Thank you, thank you, thank you...

... for the kind birthday wishes! Yesterday was filled with reading and tea, and was capped with a corn boil dinner at my parents'. I came home with a full assortment of my mother's jams and pickles, which I'm sure will take some of the sting out of next winter.

(Below is the lovely hand-painted plate my sister and brother-in-law gifted me when we visited earlier this month.)


14 July 2014

nectarine dream


When I moved to downtown Victoriaville, my first preoccupation was to find new places to shop for groceries. One of the entries that caught my eye in the Yellow Pages (this should tell you how long ago this happened) was "Fruits Santa Rosa," with an address on Saint-Jean-Baptiste Street just a minute's walk from my apartment. The name made it sound like a wholesaler's warehouse; was it also open to the public? I decided to investigate.

Up and down the street I went, repeatedly looking at the address I'd scribbled on the palm of my hand and at the numbers affixed to facades. I was sure I had the correct address, but there was nothing there... just an empty, abandoned-looking parking lot and a squarish concrete building set well back, with a grey garage door.

I stood on the sidewalk for a moment, a little disappointed. Then, just as I turned to go back home, I caught a movement out of the corner of my eye. Someone had exited the anonymous building through a chipped metal door to the left of the garage door, carrying a white plastic bag. I approached with hesitant steps, opened the door, and stepped into a bare, chilly space that was indeed a warehouse. I could see that refrigerated counters lined two of the walls, while assorted tables and racks down the centre of the wide open room held boxes, tins, and a variety of bulk products in neatly piled bags.

No one questioned my presence, so I took possession of one of the rickety carts near the door and pushed it over the uneven concrete floors, producing a most satisfying racket while I explored this unexpected Aladdin's cave. Super cheap tofu! Massive tubs of olives! Exotic spice mixes in colourful metal containers! A huge variety of rice and grains!
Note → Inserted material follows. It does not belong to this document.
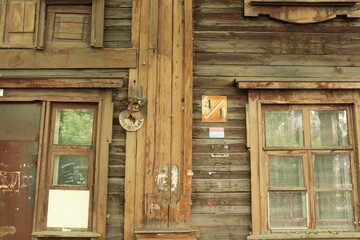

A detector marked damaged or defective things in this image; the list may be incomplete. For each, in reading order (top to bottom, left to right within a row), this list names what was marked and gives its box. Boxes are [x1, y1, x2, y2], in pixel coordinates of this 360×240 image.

In a smaller adjoining room, bottles of oil in a glass-doored refrigerator and shelves crammed with cartons of every kind of plant-based milk imaginable! And near the cash register (under which, I soon learned, sat a box where the employee at the till, after asking the client's permission, placed the leaves from the bunches of carrots they purchased for one of the employees' horse), I discovered locally-made rustic oatmeal cookies with jam filling that became my favourite weekend breakfast.

But the produce! Oh, the produce! As the seasons changed, my devotion to Santa Rosa could only increase; I visited every 2 or 3 days to check on new arrivals. I'd never known what "real" apples looked like before! And I knew it was truly summer when I saw the punnets of local berries ranged on dollies in front of the store.

One summer, a bushel of large, sun-bright nectarines caught my attention – or rather, it was their sweet perfume that lured me straight to them. They were perfectly ripe, as rarely happens in grocery stores. I bought four, had two for dessert that evening, ate the other two at breakfast the next morning, and picked up a few more while running errands that day. Over the following week, the happy-making scent of nectarines floated throughout my entire apartment. I must have eaten a dozen a day, sometimes over a bowl, more often standing at the kitchen sink so I could let the golden juice run down my arms freely, knowing that its fragrance would be absorbed into my skin and later perfume my bedclothes. Each was absolutely glorious.

As soon as nectarine season was over, I started eagerly anticipating the next summer. Alas, such superlative fruit never made another appearance.

I moved away a few years later, and have only gone back to Victoriaville once since. Among the favourite places I revisited was the vacant-looking building at the back of the empty parking lot – but this time, a faded "To Let" sign was hanging crookedly across the garage door. Santa Rosa and its hidden treasures were gone.

Part of me still wonders... was it all a mirage?